━━━━━ Extracted entries ━━━━━

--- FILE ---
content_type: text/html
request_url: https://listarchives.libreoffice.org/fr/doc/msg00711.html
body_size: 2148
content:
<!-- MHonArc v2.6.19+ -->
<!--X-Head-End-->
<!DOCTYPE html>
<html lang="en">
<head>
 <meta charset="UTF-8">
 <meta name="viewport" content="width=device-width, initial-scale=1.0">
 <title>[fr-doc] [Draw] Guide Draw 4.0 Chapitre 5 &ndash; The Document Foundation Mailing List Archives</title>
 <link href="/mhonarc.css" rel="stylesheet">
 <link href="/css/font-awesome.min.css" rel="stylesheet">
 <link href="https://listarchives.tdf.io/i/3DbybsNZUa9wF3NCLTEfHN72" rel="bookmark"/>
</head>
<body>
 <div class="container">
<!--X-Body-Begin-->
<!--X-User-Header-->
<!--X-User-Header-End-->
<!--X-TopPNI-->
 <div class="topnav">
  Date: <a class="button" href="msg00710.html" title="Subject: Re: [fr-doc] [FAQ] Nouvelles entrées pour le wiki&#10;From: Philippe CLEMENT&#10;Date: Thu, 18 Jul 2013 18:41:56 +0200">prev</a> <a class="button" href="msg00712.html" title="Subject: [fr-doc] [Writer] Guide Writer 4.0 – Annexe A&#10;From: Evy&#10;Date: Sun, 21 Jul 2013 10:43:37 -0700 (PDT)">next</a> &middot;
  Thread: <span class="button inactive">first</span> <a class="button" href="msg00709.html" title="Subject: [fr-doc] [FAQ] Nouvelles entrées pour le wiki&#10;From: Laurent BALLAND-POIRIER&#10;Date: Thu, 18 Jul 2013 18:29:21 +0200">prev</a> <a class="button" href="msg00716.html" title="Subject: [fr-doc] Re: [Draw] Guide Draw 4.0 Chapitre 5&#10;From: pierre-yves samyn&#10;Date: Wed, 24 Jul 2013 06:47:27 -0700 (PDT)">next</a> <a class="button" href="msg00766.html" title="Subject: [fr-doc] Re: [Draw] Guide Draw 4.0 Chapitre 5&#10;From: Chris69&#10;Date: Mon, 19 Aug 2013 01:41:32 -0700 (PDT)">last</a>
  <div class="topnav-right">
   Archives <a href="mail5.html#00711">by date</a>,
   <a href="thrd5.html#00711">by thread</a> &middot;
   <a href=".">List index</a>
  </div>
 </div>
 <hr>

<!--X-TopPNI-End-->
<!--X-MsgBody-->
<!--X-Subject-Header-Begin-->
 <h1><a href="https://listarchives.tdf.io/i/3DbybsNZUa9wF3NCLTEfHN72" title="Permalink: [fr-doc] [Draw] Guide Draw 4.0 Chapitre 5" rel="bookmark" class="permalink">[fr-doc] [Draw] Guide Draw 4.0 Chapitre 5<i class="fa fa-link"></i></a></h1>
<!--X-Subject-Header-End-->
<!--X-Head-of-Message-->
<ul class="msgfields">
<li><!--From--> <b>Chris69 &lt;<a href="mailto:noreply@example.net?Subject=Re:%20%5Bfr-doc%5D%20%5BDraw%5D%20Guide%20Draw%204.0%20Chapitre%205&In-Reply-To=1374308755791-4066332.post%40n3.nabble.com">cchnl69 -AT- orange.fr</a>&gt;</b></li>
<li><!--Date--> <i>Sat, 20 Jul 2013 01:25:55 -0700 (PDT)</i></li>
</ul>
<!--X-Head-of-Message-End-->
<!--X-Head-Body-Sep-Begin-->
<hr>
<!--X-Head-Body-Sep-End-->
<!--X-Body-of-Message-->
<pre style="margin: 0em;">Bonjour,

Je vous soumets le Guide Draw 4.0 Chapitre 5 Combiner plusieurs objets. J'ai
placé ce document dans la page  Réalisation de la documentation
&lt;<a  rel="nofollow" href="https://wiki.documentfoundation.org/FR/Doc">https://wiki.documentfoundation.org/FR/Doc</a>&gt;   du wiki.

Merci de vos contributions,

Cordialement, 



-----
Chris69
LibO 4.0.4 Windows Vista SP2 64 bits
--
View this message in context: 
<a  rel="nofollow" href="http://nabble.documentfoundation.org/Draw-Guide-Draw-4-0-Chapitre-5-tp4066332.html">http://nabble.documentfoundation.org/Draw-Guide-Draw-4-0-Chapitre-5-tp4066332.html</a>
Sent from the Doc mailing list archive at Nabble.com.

━━━━━

* Aim of the task *
Send back every line of the listing above exactly.

* Your solution *
--- FILE ---
content_type: text/html
request_url: https://listarchives.libreoffice.org/fr/doc/msg00711.html
body_size: 2148
content:
<!-- MHonArc v2.6.19+ -->
<!--X-Head-End-->
<!DOCTYPE html>
<html lang="en">
<head>
 <meta charset="UTF-8">
 <meta name="viewport" content="width=device-width, initial-scale=1.0">
 <title>[fr-doc] [Draw] Guide Draw 4.0 Chapitre 5 &ndash; The Document Foundation Mailing List Archives</title>
 <link href="/mhonarc.css" rel="stylesheet">
 <link href="/css/font-awesome.min.css" rel="stylesheet">
 <link href="https://listarchives.tdf.io/i/3DbybsNZUa9wF3NCLTEfHN72" rel="bookmark"/>
</head>
<body>
 <div class="container">
<!--X-Body-Begin-->
<!--X-User-Header-->
<!--X-User-Header-End-->
<!--X-TopPNI-->
 <div class="topnav">
  Date: <a class="button" href="msg00710.html" title="Subject: Re: [fr-doc] [FAQ] Nouvelles entrées pour le wiki&#10;From: Philippe CLEMENT&#10;Date: Thu, 18 Jul 2013 18:41:56 +0200">prev</a> <a class="button" href="msg00712.html" title="Subject: [fr-doc] [Writer] Guide Writer 4.0 – Annexe A&#10;From: Evy&#10;Date: Sun, 21 Jul 2013 10:43:37 -0700 (PDT)">next</a> &middot;
  Thread: <span class="button inactive">first</span> <a class="button" href="msg00709.html" title="Subject: [fr-doc] [FAQ] Nouvelles entrées pour le wiki&#10;From: Laurent BALLAND-POIRIER&#10;Date: Thu, 18 Jul 2013 18:29:21 +0200">prev</a> <a class="button" href="msg00716.html" title="Subject: [fr-doc] Re: [Draw] Guide Draw 4.0 Chapitre 5&#10;From: pierre-yves samyn&#10;Date: Wed, 24 Jul 2013 06:47:27 -0700 (PDT)">next</a> <a class="button" href="msg00766.html" title="Subject: [fr-doc] Re: [Draw] Guide Draw 4.0 Chapitre 5&#10;From: Chris69&#10;Date: Mon, 19 Aug 2013 01:41:32 -0700 (PDT)">last</a>
  <div class="topnav-right">
   Archives <a href="mail5.html#00711">by date</a>,
   <a href="thrd5.html#00711">by thread</a> &middot;
   <a href=".">List index</a>
  </div>
 </div>
 <hr>

<!--X-TopPNI-End-->
<!--X-MsgBody-->
<!--X-Subject-Header-Begin-->
 <h1><a href="https://listarchives.tdf.io/i/3DbybsNZUa9wF3NCLTEfHN72" title="Permalink: [fr-doc] [Draw] Guide Draw 4.0 Chapitre 5" rel="bookmark" class="permalink">[fr-doc] [Draw] Guide Draw 4.0 Chapitre 5<i class="fa fa-link"></i></a></h1>
<!--X-Subject-Header-End-->
<!--X-Head-of-Message-->
<ul class="msgfields">
<li><!--From--> <b>Chris69 &lt;<a href="mailto:noreply@example.net?Subject=Re:%20%5Bfr-doc%5D%20%5BDraw%5D%20Guide%20Draw%204.0%20Chapitre%205&In-Reply-To=1374308755791-4066332.post%40n3.nabble.com">cchnl69 -AT- orange.fr</a>&gt;</b></li>
<li><!--Date--> <i>Sat, 20 Jul 2013 01:25:55 -0700 (PDT)</i></li>
</ul>
<!--X-Head-of-Message-End-->
<!--X-Head-Body-Sep-Begin-->
<hr>
<!--X-Head-Body-Sep-End-->
<!--X-Body-of-Message-->
<pre style="margin: 0em;">Bonjour,

Je vous soumets le Guide Draw 4.0 Chapitre 5 Combiner plusieurs objets. J'ai
placé ce document dans la page  Réalisation de la documentation
&lt;<a  rel="nofollow" href="https://wiki.documentfoundation.org/FR/Doc">https://wiki.documentfoundation.org/FR/Doc</a>&gt;   du wiki.

Merci de vos contributions,

Cordialement, 



-----
Chris69
LibO 4.0.4 Windows Vista SP2 64 bits
--
View this message in context: 
<a  rel="nofollow" href="http://nabble.documentfoundation.org/Draw-Guide-Draw-4-0-Chapitre-5-tp4066332.html">http://nabble.documentfoundation.org/Draw-Guide-Draw-4-0-Chapitre-5-tp4066332.html</a>
Sent from the Doc mailing list archive at Nabble.com.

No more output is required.